-- START --

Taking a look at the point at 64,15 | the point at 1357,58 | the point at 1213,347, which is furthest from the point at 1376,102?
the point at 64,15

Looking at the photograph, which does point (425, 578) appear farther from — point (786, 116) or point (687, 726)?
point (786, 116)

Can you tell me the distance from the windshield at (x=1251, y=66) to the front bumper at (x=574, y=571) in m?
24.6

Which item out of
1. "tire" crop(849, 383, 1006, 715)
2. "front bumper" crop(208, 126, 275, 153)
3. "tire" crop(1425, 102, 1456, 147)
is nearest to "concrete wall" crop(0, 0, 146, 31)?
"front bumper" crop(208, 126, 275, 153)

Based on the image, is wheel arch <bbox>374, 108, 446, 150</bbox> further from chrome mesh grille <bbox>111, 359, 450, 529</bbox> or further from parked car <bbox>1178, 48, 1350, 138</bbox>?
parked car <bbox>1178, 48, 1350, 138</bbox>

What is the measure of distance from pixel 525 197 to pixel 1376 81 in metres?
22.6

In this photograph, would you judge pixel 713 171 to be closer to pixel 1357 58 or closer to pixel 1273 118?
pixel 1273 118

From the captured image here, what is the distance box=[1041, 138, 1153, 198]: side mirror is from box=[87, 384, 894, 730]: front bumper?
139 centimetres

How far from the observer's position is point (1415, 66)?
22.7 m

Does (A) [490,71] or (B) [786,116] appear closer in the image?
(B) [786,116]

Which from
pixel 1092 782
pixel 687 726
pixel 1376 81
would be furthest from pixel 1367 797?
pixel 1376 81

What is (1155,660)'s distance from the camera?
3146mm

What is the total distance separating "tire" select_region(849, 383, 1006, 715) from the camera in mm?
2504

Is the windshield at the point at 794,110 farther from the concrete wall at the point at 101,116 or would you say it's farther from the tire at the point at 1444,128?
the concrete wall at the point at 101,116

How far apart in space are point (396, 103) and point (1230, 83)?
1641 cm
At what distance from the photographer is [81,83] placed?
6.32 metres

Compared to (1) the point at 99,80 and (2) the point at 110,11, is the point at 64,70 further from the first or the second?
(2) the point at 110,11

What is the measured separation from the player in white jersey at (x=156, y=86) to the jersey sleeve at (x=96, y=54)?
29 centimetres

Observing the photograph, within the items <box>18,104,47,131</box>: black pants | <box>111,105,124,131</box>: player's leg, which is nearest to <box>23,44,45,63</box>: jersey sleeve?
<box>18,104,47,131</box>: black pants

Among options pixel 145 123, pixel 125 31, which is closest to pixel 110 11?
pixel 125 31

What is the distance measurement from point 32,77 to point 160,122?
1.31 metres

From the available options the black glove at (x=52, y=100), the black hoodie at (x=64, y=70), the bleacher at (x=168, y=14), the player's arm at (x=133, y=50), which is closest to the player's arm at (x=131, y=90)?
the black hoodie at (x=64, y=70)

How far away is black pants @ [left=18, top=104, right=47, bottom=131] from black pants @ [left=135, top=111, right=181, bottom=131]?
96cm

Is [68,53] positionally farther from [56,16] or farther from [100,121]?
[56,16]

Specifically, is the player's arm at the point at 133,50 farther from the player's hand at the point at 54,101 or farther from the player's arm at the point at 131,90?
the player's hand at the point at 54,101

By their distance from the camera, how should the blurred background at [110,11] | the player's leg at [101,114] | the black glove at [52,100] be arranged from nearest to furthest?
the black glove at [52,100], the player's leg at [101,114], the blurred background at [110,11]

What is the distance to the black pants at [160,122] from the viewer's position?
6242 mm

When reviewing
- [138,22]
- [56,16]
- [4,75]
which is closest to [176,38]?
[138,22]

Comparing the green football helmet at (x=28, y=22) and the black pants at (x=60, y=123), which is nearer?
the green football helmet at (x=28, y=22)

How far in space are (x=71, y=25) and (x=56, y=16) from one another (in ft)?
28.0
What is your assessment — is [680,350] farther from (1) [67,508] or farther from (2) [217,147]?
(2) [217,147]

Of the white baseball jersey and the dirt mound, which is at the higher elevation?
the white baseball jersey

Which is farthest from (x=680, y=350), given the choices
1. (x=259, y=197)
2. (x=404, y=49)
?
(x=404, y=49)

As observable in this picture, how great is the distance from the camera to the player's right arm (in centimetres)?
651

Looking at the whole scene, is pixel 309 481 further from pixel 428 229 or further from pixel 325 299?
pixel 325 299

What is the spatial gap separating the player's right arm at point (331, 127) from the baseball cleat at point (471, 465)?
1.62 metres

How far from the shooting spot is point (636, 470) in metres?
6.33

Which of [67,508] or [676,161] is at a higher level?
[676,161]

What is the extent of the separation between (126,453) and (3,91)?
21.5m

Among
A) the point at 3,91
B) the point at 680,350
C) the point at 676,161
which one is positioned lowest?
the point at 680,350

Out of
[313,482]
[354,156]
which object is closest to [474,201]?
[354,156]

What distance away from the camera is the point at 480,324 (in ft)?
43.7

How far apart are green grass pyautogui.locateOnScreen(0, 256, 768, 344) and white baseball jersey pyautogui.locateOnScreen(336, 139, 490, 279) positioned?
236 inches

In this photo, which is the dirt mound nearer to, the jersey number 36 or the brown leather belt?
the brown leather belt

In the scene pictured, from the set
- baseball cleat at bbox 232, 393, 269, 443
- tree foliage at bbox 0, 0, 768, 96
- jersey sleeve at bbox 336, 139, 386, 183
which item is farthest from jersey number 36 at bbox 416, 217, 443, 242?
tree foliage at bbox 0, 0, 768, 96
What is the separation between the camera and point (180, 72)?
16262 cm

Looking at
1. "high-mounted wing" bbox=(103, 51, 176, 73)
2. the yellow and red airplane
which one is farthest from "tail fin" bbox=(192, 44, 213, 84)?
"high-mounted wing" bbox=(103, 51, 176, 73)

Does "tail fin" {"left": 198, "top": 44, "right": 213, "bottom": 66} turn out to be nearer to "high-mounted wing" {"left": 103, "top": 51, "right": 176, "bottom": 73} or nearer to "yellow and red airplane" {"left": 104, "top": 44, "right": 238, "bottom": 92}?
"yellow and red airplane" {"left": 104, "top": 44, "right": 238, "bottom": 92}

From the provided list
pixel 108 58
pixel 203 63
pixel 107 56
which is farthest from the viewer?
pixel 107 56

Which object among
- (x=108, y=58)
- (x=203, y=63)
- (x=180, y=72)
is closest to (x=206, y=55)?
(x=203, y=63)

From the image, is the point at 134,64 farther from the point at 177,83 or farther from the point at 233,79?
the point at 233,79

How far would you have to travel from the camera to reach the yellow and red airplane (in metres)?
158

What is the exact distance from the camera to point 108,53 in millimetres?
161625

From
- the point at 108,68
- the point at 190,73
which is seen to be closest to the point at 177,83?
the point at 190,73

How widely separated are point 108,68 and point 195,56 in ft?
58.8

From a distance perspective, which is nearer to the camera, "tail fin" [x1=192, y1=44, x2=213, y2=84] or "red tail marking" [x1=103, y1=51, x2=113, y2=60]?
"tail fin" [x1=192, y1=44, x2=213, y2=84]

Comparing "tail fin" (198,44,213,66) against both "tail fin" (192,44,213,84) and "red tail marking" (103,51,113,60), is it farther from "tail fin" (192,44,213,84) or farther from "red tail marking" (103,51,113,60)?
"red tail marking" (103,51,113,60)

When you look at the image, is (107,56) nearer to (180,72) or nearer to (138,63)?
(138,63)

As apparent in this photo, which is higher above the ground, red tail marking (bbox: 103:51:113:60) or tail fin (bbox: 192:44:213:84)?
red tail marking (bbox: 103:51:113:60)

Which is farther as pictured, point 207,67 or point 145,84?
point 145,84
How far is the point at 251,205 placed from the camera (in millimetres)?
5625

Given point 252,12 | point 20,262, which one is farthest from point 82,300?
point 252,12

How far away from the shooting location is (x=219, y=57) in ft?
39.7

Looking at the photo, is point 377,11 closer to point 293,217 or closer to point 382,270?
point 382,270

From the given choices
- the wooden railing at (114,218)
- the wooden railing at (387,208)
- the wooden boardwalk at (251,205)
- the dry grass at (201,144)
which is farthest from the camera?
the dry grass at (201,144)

-- END --

• **SHORT EXERCISE**: Please print, without any change, the data from the line that contains "Which is farther" through the last line of the data.

• **ANSWER**:
Which is farther as pictured, point 207,67 or point 145,84?
point 145,84
How far is the point at 251,205 placed from the camera (in millimetres)?
5625

Given point 252,12 | point 20,262, which one is farthest from point 82,300?
point 252,12

How far away from the shooting location is (x=219, y=57) in ft?
39.7

Looking at the photo, is point 377,11 closer to point 293,217 or closer to point 382,270?
point 382,270

From the given choices
- the wooden railing at (114,218)
- the wooden railing at (387,208)
- the wooden boardwalk at (251,205)
- the dry grass at (201,144)
which is farthest from the camera?
the dry grass at (201,144)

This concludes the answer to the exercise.